WORK REQUEST ->
When the line containing "annotated bounding boxes, frame 2" appears in the entries below, begin printing there and stop after the line containing "young present: 0%"; print each of those lines exactly and no other line.

PROVIDED MATERIAL ->
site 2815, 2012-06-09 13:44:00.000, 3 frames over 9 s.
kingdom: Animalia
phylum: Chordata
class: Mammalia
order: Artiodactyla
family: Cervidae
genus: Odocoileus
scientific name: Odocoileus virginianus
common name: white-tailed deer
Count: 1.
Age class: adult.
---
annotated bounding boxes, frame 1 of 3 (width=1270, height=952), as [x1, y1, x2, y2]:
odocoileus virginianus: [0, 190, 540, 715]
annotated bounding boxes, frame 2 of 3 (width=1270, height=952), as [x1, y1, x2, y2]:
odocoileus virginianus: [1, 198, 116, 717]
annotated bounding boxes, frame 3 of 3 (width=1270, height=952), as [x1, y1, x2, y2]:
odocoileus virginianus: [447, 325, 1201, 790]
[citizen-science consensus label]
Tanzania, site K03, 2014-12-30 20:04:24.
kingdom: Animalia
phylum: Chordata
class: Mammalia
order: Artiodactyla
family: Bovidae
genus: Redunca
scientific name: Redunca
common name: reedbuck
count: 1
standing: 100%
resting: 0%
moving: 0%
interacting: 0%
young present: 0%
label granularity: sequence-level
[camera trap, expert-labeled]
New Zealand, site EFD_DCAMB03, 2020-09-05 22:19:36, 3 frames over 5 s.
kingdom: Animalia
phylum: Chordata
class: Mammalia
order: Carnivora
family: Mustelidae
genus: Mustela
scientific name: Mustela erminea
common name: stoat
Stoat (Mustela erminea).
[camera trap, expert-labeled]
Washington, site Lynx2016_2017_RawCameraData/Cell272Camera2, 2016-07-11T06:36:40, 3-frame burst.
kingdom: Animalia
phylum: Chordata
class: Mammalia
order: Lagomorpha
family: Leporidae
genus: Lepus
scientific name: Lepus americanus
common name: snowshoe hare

ANSWER AREA ->
annotated bounding boxes, frame 2 of 3 (width=1270, height=952), as [x1, y1, x2, y2]:
odocoileus virginianus: [1, 198, 116, 717]
annotated bounding boxes, frame 3 of 3 (width=1270, height=952), as [x1, y1, x2, y2]:
odocoileus virginianus: [447, 325, 1201, 790]
[citizen-science consensus label]
Tanzania, site K03, 2014-12-30 20:04:24.
kingdom: Animalia
phylum: Chordata
class: Mammalia
order: Artiodactyla
family: Bovidae
genus: Redunca
scientific name: Redunca
common name: reedbuck
count: 1
standing: 100%
resting: 0%
moving: 0%
interacting: 0%
young present: 0%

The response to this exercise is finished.